Each POP! Parents of Preschoolers program follows a common format. First, there is some low-key social time. The library provides coffee, tea, and cookies, and the program facilitator--who may be a library staffer or a paid expert presenter--encourages friendly chatter with a goal of parents building a support network with other parents via their shared use of the library. Social time is about 15-20 minutes of the 60-minute program, and so far, after two programs, parents are expressing that they really enjoy getting to talk with other parents who have kids the same age as they do.
The second part of the program is the parenting topic of the program. This is the bulk of the program, the part in which the facilitator shares information and expertise on the topic of the day. This isn't really a lecture--rather, it's a guided conversation, with hands-on examples highly encouraged. We want attending parents to build their confidence in applying what they know and learn to their parenting, and we're finding this model is a good one for what we aim to accomplish.

=-=-=

> **What you will do**
a - Summarize the POP! program description in two sentences.
b - Condense the paragraph of the POP! program description beginning "The second part of the program" into a bulleted list that keeps its main facts.
c - Carry on the POP! program description from its last sentence.
The listing is separate material, unrelated to the POP! program description.

=-=-=

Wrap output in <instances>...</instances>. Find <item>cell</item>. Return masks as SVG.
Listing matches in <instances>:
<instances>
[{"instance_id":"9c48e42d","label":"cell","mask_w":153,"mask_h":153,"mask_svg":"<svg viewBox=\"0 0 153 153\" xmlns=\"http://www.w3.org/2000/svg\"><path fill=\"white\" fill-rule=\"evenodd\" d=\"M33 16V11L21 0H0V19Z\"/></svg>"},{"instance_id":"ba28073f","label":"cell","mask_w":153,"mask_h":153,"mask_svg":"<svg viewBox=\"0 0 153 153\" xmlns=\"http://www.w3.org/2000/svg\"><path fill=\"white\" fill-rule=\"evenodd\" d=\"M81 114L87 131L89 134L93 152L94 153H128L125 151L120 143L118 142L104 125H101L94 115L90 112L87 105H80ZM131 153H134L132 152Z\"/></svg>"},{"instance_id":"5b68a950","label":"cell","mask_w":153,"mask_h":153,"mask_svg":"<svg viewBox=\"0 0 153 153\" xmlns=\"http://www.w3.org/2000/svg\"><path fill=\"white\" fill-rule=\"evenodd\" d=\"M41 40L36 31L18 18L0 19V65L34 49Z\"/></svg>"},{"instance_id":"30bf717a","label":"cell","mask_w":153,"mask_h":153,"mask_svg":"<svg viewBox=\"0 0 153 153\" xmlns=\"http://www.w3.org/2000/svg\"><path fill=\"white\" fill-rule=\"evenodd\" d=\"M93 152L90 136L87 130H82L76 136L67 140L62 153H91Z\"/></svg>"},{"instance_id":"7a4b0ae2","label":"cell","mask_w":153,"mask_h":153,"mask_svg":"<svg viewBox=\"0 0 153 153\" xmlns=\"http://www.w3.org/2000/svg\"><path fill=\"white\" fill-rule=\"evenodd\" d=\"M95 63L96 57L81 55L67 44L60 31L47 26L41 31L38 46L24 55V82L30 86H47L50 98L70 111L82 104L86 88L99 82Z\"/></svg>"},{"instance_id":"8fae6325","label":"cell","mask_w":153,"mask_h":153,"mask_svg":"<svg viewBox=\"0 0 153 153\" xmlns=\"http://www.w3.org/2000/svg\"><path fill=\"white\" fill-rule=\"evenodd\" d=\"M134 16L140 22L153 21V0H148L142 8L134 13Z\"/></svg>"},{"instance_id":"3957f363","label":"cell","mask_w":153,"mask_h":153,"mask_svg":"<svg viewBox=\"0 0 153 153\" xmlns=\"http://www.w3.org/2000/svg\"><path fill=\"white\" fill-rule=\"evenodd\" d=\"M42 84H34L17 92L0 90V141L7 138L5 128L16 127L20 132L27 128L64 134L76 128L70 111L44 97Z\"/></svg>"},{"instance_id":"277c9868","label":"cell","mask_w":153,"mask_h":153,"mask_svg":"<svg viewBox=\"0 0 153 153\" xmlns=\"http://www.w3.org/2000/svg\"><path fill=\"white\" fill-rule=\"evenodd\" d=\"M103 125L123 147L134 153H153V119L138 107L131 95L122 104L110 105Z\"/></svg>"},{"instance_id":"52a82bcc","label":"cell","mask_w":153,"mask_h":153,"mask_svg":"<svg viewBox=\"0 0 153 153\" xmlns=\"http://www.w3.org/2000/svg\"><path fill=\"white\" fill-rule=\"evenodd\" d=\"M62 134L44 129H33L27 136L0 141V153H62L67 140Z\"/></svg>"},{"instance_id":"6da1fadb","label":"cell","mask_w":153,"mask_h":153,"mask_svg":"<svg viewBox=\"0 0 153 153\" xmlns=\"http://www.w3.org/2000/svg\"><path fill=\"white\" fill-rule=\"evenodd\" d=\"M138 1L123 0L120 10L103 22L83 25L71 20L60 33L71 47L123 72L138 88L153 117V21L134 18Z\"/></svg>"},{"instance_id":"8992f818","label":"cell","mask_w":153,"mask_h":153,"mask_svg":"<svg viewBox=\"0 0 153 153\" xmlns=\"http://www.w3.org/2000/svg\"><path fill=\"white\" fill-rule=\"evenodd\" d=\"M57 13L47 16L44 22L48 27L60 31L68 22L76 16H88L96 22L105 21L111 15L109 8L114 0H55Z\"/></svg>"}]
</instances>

=-=-=

> **Responses to the tasks**
a - Each POP! Parents of Preschoolers program opens with 15–20 minutes of social time over coffee, tea, and cookies, where the facilitator encourages parents to build a support network with one another. The bulk of the program is a guided conversation on the day's parenting topic, with hands-on examples encouraged, meant to build parents' confidence in applying what they know and learn.

b -
- The second part covers the program's parenting topic and makes up most of the program.
- The facilitator shares information and expertise on the day's topic.
- It is a guided conversation rather than a lecture, and hands-on examples are highly encouraged.
- The goal is for parents to build confidence in applying what they know and learn, and this model is proving a good fit for that aim.

c -
In putting together the initial slate of topics for the inaugural season of POP! Parents of Preschoolers, I looked at preschool parenting/development topics in which we have staff expertise and/or need expressed by parents who use the library. We've been offering one POP! program in each of our two-month calendar cycles, which means we've covered two topics so far, with two (maybe three) after the new year:
- October: Reading to Succeed (all about early literacy)
- November: Screen Time (all about media use)
- February: Boredom Busters (engaging activities to have on hand)
- March: name tbd (an expert is coming to speak on nutrition and food habits)
I'm also considering a fifth program based on an area of need expressed by parents who've attended so far: sleep and bedtime routines. I've got a local sleep specialist in mind to talk to in the next few weeks to see if/how we can make that topic work.
So that's POP! Parents of Preschoolers. To reiterate, we've got a few core goals for the program:
- Parents will build skills and confidence in their abilities as parents of young children.
- Parents will develop a social support network with other parents of young children.
- Parents will consider the library a place that supports their role as parents of young children.
I plan to write again in the next few weeks to cover some additional aspects of the program, including how we're trying to incentivize repeat attendance and a recap of the recent Screen Time program, which I facilitated. In the meantime, I'd love to hear what others are doing in the realm of caregiver engagement programs, and I'm also always happy to answer questions.